Effettivamente questa mossa rappresenta un vero e proprio shock economico, con la presunta aggravante di essere stata messa in atto in modo deliberato in un momento in cui, apparentemente, non c’era motivo di farla. Infatti l’economia americana in generale non è in particolare sofferenza e le Borse erano sui massimi prima dell’annuncio e, per quanto diversi indicatori segnalassero già da mesi un eccesso di esuberanza sui mercati, il crollo di questi giorni passerà alla storia come causato dall’introduzione dei dazi di Trump.
Quindi, perché l’ha fatto?
Nella visione di Trump il grande problema degli USA è lo sbilanciamento delle partite correnti: ovvero gli Stati Uniti importano molto più di quanto esportino, strutturalmente.
Questo tipo di situazione, unica al mondo e peculiare degli USA grazie al ruolo di scambio e riserva internazionale del dollaro, ha effetti positivi e negativi. Il maggiore effetto positivo: gli americani nel loro complesso possono consumare senza lavorare, dato che di fatto importano merci acquistate semplicemente «stampando» dollari nella misura in cui le economie esportatrici sono disposte a prenderne in cambio di merce.
Da consumatori (infatti sono i primi della classe in questa peculiare disciplina) è un vero e proprio paradiso, d’altro canto l’effetto nel tempo di questo stato delle cose è che la produzione interna di qualsiasi prodotto diventa insostenibile e semplicemente cessa di esistere, con conseguente la perdita di posti di lavoro nell’industria e nell’agricoltura e pressione al ribasso sui salari per i lavori che possono essere svolti, a minor prezzo, anche da qualcuno all’estero, magari nel terzo mondo.

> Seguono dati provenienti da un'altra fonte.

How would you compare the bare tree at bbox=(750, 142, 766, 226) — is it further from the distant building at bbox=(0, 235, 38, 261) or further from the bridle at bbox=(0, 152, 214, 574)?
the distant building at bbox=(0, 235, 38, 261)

Cosa otteniamo quindi? Un paese ricco, in grado di pagare «in cambiali» qualsiasi cosa voglia per decenni, e una società molto diseguale tra la fascia che beneficia di questo stato delle cose (settore finanziario e colletti bianchi in generale) e tutto il resto, con una classe media che va via via a sparire. Lo vediamo succedere anche da noi (non a caso l’idea dell’Euro è competere col dollaro come riserva) ma negli USA la situazione è estrema come dimostra, tra le altre cose, l’enorme diffusione delle anfetamine nella popolazione più povera, una droga della disperazione a basso costo che spazza via definitivamente milioni di vite. Anche quella del fentanyl, non a caso, è un’altra battaglia di Trump.
Lo scenario appena descritto spiega quindi la posizione di Trump, soprattutto se pensiamo al suo elettorato e alle promesse che a questo ha fatto: Make America Great Again, ovvero reindustrializzarla, riportare il lavoro in casa e la dignità sociale alla classe media del Paese.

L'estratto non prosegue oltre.